2. Dairenin 21.11.2022 tarihli ve 2022/5159 E., 2022/8768 K. sayılı ilamıyla; bilirkişiler tarafından düzenlenen raporda; davacıya yapılan işlemlerin tıp kurallarına uygun olduğunun belirtildiği, hâkimin kişisel kanaatini destekler nitelikte herhangi bir özel ve teknik bilginin de dosya içeriğinde bulunmadığı ve raporlar arasındaki çelişkinin giderilmiş olduğu da gözetilerek davanın reddine karar verilmesi gerekirken yazılı şekilde hüküm kurulmuş olması usul ve kanuna aykırı olduğu gerekçesiyle, karar bozulmuştur.

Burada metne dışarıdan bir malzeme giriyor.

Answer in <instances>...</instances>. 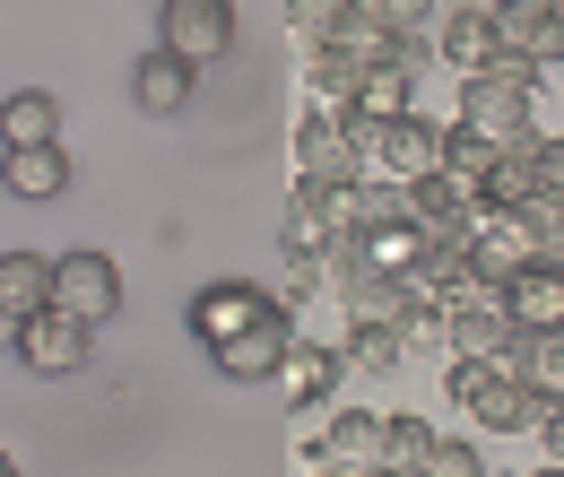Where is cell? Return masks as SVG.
<instances>
[{
  "label": "cell",
  "instance_id": "7c38bea8",
  "mask_svg": "<svg viewBox=\"0 0 564 477\" xmlns=\"http://www.w3.org/2000/svg\"><path fill=\"white\" fill-rule=\"evenodd\" d=\"M409 295H425V304H460V295H478V252H469V235L417 243V261H409Z\"/></svg>",
  "mask_w": 564,
  "mask_h": 477
},
{
  "label": "cell",
  "instance_id": "5bb4252c",
  "mask_svg": "<svg viewBox=\"0 0 564 477\" xmlns=\"http://www.w3.org/2000/svg\"><path fill=\"white\" fill-rule=\"evenodd\" d=\"M400 200H409V226H417L425 243H443V235H469V226H478V200H469L452 174H417V183H400Z\"/></svg>",
  "mask_w": 564,
  "mask_h": 477
},
{
  "label": "cell",
  "instance_id": "d590c367",
  "mask_svg": "<svg viewBox=\"0 0 564 477\" xmlns=\"http://www.w3.org/2000/svg\"><path fill=\"white\" fill-rule=\"evenodd\" d=\"M18 330H26V322H18L9 304H0V356H18Z\"/></svg>",
  "mask_w": 564,
  "mask_h": 477
},
{
  "label": "cell",
  "instance_id": "277c9868",
  "mask_svg": "<svg viewBox=\"0 0 564 477\" xmlns=\"http://www.w3.org/2000/svg\"><path fill=\"white\" fill-rule=\"evenodd\" d=\"M156 44L183 53L192 69H209L235 53V0H165L156 9Z\"/></svg>",
  "mask_w": 564,
  "mask_h": 477
},
{
  "label": "cell",
  "instance_id": "44dd1931",
  "mask_svg": "<svg viewBox=\"0 0 564 477\" xmlns=\"http://www.w3.org/2000/svg\"><path fill=\"white\" fill-rule=\"evenodd\" d=\"M530 192H539V131H530V139H503V156H495L478 208H521Z\"/></svg>",
  "mask_w": 564,
  "mask_h": 477
},
{
  "label": "cell",
  "instance_id": "9a60e30c",
  "mask_svg": "<svg viewBox=\"0 0 564 477\" xmlns=\"http://www.w3.org/2000/svg\"><path fill=\"white\" fill-rule=\"evenodd\" d=\"M192 87H200V69L183 62V53H165V44L140 53V69H131V105L156 113V122H165V113H183V105H192Z\"/></svg>",
  "mask_w": 564,
  "mask_h": 477
},
{
  "label": "cell",
  "instance_id": "ac0fdd59",
  "mask_svg": "<svg viewBox=\"0 0 564 477\" xmlns=\"http://www.w3.org/2000/svg\"><path fill=\"white\" fill-rule=\"evenodd\" d=\"M339 373H348V365H339V347H286V365H279V382H286V400H295V409H330V391H339Z\"/></svg>",
  "mask_w": 564,
  "mask_h": 477
},
{
  "label": "cell",
  "instance_id": "2e32d148",
  "mask_svg": "<svg viewBox=\"0 0 564 477\" xmlns=\"http://www.w3.org/2000/svg\"><path fill=\"white\" fill-rule=\"evenodd\" d=\"M547 409H556V400H547L539 382H521V373H495L487 400H478L469 416H478L487 434H539V425H547Z\"/></svg>",
  "mask_w": 564,
  "mask_h": 477
},
{
  "label": "cell",
  "instance_id": "6da1fadb",
  "mask_svg": "<svg viewBox=\"0 0 564 477\" xmlns=\"http://www.w3.org/2000/svg\"><path fill=\"white\" fill-rule=\"evenodd\" d=\"M530 78H503L495 62H478L469 78H460V105H452V122H469V131H487V139H530L539 131V113H530Z\"/></svg>",
  "mask_w": 564,
  "mask_h": 477
},
{
  "label": "cell",
  "instance_id": "7a4b0ae2",
  "mask_svg": "<svg viewBox=\"0 0 564 477\" xmlns=\"http://www.w3.org/2000/svg\"><path fill=\"white\" fill-rule=\"evenodd\" d=\"M286 295L279 286H252V278H209L200 295H192V339L200 347H226V339H243L252 322H270Z\"/></svg>",
  "mask_w": 564,
  "mask_h": 477
},
{
  "label": "cell",
  "instance_id": "f1b7e54d",
  "mask_svg": "<svg viewBox=\"0 0 564 477\" xmlns=\"http://www.w3.org/2000/svg\"><path fill=\"white\" fill-rule=\"evenodd\" d=\"M512 217L530 226V243H539V252H564V192H530Z\"/></svg>",
  "mask_w": 564,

C. İlk Derece Mahkemesince Bozmaya Uyularak Verilen Karar

Bozmaya uyan İlk Derece Mahkemesince ilam başlığında tarih ve sayısı belirtilen kararla; alınan bilirkişi kurulu raporları arasında çelişkinin giderildiği davacıda enjeksiyon işlemi sonrasında ortaya çıkan sinir hasarının klinik ve laboratuvar verileri, uzman tıbbi değerlendirmelere göre enjeksiyon nöropatisi olduğu bu durumun komplikasyon olarak nitelendirildiği bu rahatsızlığa yönelik tanı ve tedavi işlemlerinin tıp kuralları çerçevesinde yerine getirildiği gerekçesiyle davanın reddine karar verilmiştir.

VI. TEMYİZ

A. Temyiz Yoluna Başvuranlar

İlk Derece Mahkemesinin yukarıda belirtilen kararına karşı süresi içinde davacı vekili temyiz isteminde bulunmuştur.

B. Temyiz Sebepleri

Davacı vekili; müvekkilde meydana gelen maluliyetin yapılan enjeksiyon ile bağlantılı olduğunu, davalı hastanenin dikkat ve özen eksikliğine bağlı kusurunun bulunduğunu, ilk raporda siyatik sinir trasesine yönelik bir MR incelemesi ile böyle bir veryasyon olup olmadığının araştırılabilir olduğu belirtildiği halde MR incelemesi yapılmadığını, 03.08.216 tarihli raporda ise öncelikli olarak damar yolundan uygulanabilen ağrı kesicilerin tercih edilmesi gerektiğinin belirtildiğini, 08.06.2021 tarihli bilirkişi raporunun yüzeysel olduğunu, enjeksiyon nöropatisinin gerçekleştiği bütün durumların komplikasyon olarak değerlendirilmesinin önceki raporlar da göz önünde bulundurulduğunda hatalı olduğunu, raporun çelişkiyi gidermekten uzak, genel değerlendirme içerir bilgiler içerdiğini, ispat yükünün vekalet ve özen yükümlülüğü, adam çalıştıranın sorumluluğu gereği davalı hastane üzerinde olduğunu, enjeksiyon öncesinde davacının doktor ve hemşire tarafından yapılan enjeksiyon sonuçları bakımından aydınlatılmadığı gibi riskler konusunda da bilgilendirme yükümlülüğüne uyulmadığını, ameliyat sonrası damar yolu açık olan hastanın mutlaka kalça bölgesinden enjeksiyon uygulanmasının gerekmediğini, bu tür risklerin öngörülmesi gerektiğini, davalının bu hususlarda üzerine düşen vekalet ve özen yükümlülüğünü tam olarak yerine getirmediğini ileri sürerek, kararın bozulmasını istemiştir.

C. Gerekçe

1. Uyuşmazlık ve Hukuki Nitelendirme

Uyuşmazlık, vekalet sözleşmesinden kaynaklanan maddi ve manevi tazminat istemine ilişkindir.

2. İlgili Hukuk

09.05.1960 tarihli ve 21/9 sayılı, 04.02.1959 tarihli ve 13/5 sayılı YİBK

3. Değerlendirme

Temyize konu edilen Mahkeme kararının; uyulan bozma kararında gösterildiği şekilde ve hukuki esaslar gereğince verildiği, bozma kararının kapsamı dışında kalarak kesinleşmiş olan kısımlara yönelik temyiz itirazlarının incelenmesine imkan bulunmadığı, bozma ilamı doğrultusunda davanın reddine karar verildiği anlaşılmakla; davacı vekilinin temyiz itirazlarının reddi ile usul ve kanuna uygun bulunan kararın onanmasına karar vermek gerekmiştir.

VI. KARAR

Açıklanan sebeplerle;

Temyiz olunan İlk Derece Mahkemesi kararının 6100 sayılı Hukuk Muhakemeleri Kanunu’nun 370 inci maddesinin birinci fıkrası uyarınca ONANMASINA,

Aşağıda yazılı bakiye temyiz harcının temyiz edene yükletilmesine,

07.11.2024 tarihinde oy birliğiyle karar verildi.